I am referring to that interview I did of veteran Bollywood actor Farooque Sheikh way back in late 1995. It was the first interview I did of a famous person, and as far as I can remember, it was among my first few stories, and that too as a trainee journalist!
Forget about the finesse or the way with words. All that mattered to me at the time was how well Farooque saheb had treated me; how he had wanted a copy of the newspaper carrying his interview; and how, when I went to hand him the newspaper at the Patna airport, he — despite being mobbed by a motley crowd — made that extra effort to collect the copy from me while saying a courteous 'thank you'.
There was a different aura about that man. You could feel that air of honesty and straightforwardness when he was around.
Yesterday morning, as I heard the news of the demise of the actor who lent his skills to such meaningful and classic films as Bazaar, Saath Saath, Umrao Jaan, Shatranj Ke Khiladi, and the unforgettable comedy Chashme Buddoor among others, I was transported to that social event in Patna where Farooque was a guest speaker, and I had asked him for a few news bytes. I was completely taken aback by his modesty when he offered me a lift in his car to the hotel he was staying in, offering a detailed interview there.
"By sheer accident," was his reply when I asked him how he had got his first break in Bollywood, as he came from a typically traditional, trading family. He narrated to me in detail how it was sheer fate that kicked off his rendezvous with a career in acting.
I could notice that there was not an iota of pretence with this man, attired in his trademark white kurta-pyjama, as he insisted on making tea for me.
He told me he had decided to sponsor the education of a few girl children and would continue doing so in the years to come.
If every capable person can sponsor the education of even one girl child, it will be a completely different world, I remember him telling me.

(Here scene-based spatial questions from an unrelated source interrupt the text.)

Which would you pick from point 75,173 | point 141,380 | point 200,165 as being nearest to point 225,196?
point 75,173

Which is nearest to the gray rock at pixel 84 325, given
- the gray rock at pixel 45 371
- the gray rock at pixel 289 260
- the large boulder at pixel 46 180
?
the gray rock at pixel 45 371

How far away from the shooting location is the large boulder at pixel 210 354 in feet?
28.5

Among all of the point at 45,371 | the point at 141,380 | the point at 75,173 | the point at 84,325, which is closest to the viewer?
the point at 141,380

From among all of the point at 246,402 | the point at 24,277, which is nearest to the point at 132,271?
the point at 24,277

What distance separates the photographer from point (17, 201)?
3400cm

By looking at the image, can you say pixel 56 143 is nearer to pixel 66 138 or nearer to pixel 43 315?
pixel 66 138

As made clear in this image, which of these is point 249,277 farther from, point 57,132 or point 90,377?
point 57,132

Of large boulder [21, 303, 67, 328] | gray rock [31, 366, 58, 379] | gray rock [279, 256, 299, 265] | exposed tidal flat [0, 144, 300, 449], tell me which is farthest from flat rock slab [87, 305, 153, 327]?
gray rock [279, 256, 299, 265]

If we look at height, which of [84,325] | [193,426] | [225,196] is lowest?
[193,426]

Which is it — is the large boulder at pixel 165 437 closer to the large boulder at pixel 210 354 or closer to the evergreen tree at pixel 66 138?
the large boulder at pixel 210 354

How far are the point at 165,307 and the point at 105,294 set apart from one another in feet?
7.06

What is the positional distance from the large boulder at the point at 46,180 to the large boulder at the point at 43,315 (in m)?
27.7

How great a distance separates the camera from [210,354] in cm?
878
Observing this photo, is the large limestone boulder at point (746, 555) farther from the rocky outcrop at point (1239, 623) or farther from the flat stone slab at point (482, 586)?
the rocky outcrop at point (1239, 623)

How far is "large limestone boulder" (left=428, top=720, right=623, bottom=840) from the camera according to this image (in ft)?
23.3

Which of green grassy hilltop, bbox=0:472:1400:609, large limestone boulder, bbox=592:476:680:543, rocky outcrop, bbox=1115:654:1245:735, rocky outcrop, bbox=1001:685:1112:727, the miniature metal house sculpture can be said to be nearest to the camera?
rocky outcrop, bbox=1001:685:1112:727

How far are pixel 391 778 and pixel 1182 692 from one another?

Having started his Bollywood career in the year 1973 with the classic Garm Hawa, he tasted big success with Noorie, a 1979 love story produced by Yash Chopra. He told me he was flooded with similar roles but chose not to join the rat race. And while he excelled in both parallel as well as mainstream cinema, Farooque was not one to be awed by the grammar of the showbiz.
Just a few weeks back I had watched Bazaar on my laptop. What a performance! He looked every inch of the tragic character he essayed. And when I watched the movie, I thought of that very same interview I had done of him as not-so-mature-a-scribe. I always had this feeling that Farooque saheb could have given me a few tips on how that story could have been given a better shape. And I had always wanted to interview him a second time. Alas, that desire remains unfulfilled! Alwida Farooque saheb. RIP.